People v. Vélez

Mr. Justice del Toro

delivered the opinion of the court.

Ramón Vélez and Julián Rivera were charged with the commission of the following act:

“They maliciously and fraudulently engaged in the distillation of alcohol during the three month from April to June, 1919, without having obtained the corresponding internal-revenue license required by section 17 of the Internal Revenue Law in force.”

They were found guilty of having violated the said law.

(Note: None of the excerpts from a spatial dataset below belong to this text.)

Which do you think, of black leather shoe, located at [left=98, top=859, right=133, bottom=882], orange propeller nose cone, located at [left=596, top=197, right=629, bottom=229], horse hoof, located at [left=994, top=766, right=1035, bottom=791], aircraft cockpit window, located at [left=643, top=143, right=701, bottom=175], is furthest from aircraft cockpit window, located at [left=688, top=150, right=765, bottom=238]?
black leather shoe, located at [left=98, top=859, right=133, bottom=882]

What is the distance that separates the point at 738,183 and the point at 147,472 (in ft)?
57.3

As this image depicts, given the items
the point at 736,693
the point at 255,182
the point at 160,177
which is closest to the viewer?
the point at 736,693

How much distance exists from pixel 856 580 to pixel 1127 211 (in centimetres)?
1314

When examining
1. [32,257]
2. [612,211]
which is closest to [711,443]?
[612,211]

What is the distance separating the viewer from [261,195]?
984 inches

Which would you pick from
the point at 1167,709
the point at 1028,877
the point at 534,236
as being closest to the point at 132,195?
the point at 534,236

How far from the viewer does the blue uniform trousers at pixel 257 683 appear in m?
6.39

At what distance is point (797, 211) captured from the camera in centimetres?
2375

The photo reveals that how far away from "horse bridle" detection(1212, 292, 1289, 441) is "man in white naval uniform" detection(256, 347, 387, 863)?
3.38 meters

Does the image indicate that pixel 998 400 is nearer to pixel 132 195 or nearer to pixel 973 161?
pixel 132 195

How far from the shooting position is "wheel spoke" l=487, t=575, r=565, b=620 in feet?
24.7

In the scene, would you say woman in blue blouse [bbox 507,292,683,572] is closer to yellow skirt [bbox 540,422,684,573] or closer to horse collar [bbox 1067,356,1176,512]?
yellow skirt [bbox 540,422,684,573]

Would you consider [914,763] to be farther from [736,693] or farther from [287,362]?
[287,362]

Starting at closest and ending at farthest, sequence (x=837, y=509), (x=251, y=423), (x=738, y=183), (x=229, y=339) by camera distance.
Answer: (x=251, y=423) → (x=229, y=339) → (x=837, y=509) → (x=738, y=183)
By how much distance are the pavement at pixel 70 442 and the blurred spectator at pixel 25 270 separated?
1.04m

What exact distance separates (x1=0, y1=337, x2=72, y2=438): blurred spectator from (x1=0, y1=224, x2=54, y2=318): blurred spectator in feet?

An appeal having been taken from that judgment, the Fiscal of this court moved for its reversal on the ground that the facts alleged in the information did not constitute *901tlie violation charged, inasmuch as it is not alleged that the defendants distilled or manufactured the alcohol for medicinal, sacramental, industrial or scientific purposes, the violation being rather of section 2 of the Jones Act, of which class of cases neither the municipal or the district court has jurisdiction, in accordance with the doctrine laid down by this court in the case of People v. Torres, ante, page 783.

The question is not new. On July 30, 1920, a case similar to the present, People v. Fernández, ante, page 791, was decided by this court in the sense indicated by the Fiscal.

For this reason the judgment appealed from must be reversed and the defendants discharged.

Reversed.

Chief Justice Hernandez and Justices Wolf, Aldrey and Hutchison concurred.